SELECTED TEXT:

____

Chase the IRC bot

My IPS has been blocking IRC rogue sessions on port 80. These blocks have been occurring in multiple offices; Chicago, New York, San Francisco, and Shanghai. I’ve found that the users on all affected machines are Chinese. A recent observation is that the blocks always occur during business ours, local office time.

Host intrusion prevention software indicates that the software making the connections is none other than the web browser (IE and Firefox both observed).

I allowed the traffic from one office for a period of time so I could run a capture of the traffic to see what is going on.

My capture caught the following conversations. Based on the ‘Sina Network’ and ’sina_test’ I’m wondering if this is associated with Sina.com

USER BOT 0 * :^auzwybp
PASS [SNIP]:58.63.234.137.80 001 ^auzwybp :Sina NetwoGMSG add ^auzwybp __sina_test
.:^auzwybp MODE ^auzwybp :+M.

____

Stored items
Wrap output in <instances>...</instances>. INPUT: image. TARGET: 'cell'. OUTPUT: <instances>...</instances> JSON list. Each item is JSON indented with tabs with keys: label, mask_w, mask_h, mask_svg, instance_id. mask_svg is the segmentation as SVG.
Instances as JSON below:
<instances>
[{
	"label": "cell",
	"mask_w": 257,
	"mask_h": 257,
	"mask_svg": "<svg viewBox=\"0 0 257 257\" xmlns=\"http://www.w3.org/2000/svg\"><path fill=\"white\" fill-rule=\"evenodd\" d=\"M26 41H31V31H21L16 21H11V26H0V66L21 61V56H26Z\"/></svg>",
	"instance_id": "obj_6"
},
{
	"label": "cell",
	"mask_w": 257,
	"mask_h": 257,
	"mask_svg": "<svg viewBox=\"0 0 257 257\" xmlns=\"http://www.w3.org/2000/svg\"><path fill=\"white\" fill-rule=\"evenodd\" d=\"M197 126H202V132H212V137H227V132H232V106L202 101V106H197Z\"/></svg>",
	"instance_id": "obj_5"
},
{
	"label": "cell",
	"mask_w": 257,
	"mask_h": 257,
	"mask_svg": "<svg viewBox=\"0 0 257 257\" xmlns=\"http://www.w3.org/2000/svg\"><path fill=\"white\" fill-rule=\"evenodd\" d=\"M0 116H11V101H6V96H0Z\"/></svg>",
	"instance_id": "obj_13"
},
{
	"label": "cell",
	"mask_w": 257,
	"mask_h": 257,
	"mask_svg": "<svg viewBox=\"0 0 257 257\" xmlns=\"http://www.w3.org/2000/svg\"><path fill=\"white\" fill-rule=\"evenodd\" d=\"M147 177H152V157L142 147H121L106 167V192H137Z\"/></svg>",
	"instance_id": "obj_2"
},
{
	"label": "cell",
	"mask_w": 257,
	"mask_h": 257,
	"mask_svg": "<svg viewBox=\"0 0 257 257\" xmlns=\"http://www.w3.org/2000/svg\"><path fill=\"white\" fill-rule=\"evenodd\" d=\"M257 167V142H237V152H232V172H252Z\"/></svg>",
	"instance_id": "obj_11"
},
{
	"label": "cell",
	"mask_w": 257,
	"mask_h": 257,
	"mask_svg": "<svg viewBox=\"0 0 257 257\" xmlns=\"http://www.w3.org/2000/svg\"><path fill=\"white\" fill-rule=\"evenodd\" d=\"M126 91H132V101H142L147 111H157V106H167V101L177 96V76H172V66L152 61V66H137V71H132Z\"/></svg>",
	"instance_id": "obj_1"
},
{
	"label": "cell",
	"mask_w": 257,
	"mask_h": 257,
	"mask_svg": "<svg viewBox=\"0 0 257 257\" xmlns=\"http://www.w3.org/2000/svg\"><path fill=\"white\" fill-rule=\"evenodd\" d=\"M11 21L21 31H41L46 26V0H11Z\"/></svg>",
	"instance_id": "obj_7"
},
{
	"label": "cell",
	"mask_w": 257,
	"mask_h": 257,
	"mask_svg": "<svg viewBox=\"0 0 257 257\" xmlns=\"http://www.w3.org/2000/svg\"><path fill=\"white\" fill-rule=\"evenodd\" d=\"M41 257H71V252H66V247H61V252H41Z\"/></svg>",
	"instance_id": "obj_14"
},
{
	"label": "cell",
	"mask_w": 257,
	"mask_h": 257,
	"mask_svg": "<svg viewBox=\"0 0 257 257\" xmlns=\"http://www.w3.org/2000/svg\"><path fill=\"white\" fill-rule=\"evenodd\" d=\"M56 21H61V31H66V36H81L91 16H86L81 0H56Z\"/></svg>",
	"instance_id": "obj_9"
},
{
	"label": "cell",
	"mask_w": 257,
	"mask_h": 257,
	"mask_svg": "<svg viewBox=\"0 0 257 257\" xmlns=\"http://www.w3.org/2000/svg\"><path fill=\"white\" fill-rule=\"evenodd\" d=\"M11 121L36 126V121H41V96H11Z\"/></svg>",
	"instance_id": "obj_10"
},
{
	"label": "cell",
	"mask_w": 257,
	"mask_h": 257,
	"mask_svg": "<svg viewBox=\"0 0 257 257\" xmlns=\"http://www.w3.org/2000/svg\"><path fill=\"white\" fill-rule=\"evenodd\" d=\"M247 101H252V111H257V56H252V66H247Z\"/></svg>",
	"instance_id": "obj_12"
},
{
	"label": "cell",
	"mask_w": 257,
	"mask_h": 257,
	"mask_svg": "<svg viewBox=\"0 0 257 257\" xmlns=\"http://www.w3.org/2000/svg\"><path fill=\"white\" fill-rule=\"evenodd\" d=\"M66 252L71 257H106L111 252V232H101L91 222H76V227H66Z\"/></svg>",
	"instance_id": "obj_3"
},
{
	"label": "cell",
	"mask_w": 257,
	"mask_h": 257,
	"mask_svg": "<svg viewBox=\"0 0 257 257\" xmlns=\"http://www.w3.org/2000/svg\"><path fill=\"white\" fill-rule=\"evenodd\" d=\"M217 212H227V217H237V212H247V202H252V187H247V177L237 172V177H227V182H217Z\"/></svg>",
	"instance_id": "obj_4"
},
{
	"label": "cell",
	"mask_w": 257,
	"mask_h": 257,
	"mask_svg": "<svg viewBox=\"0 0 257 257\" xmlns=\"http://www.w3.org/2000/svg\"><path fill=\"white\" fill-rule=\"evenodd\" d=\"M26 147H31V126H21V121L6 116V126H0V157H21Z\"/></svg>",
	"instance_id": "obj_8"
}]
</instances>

____

QUESTIONS ON THE MATERIAL:
1. Transcribe the IRC bot post, starting at "My capture caught" and ending at "MODE ^auzwybp :+M.".
2. In the IRC bot post, which offices have seen the blocks?
3. Does each statement agree with the IRC bot post? Answer yes or no for each and quote the words that decide it.
(a) The IPS blocked the sessions on port 80.
(b) Only Internet Explorer was seen making the connections.
(c) Traffic from every office was allowed for a time so a capture could be run.
Rely only on the IRC bot post, not on the records.

TASK-BY-TASK RESULTS:
1.
My capture caught the following conversations. Based on the ‘Sina Network’ and ’sina_test’ I’m wondering if this is associated with Sina.com

USER BOT 0 * :^auzwybp
PASS [SNIP]:58.63.234.137.80 001 ^auzwybp :Sina NetwoGMSG add ^auzwybp __sina_test
.:^auzwybp MODE ^auzwybp :+M.

2. Chicago, New York, San Francisco, and Shanghai.

3.
(a) Yes: "My IPS has been blocking IRC rogue sessions on port 80."
(b) No: "(IE and Firefox both observed)"
(c) No: "I allowed the traffic from one office for a period of time"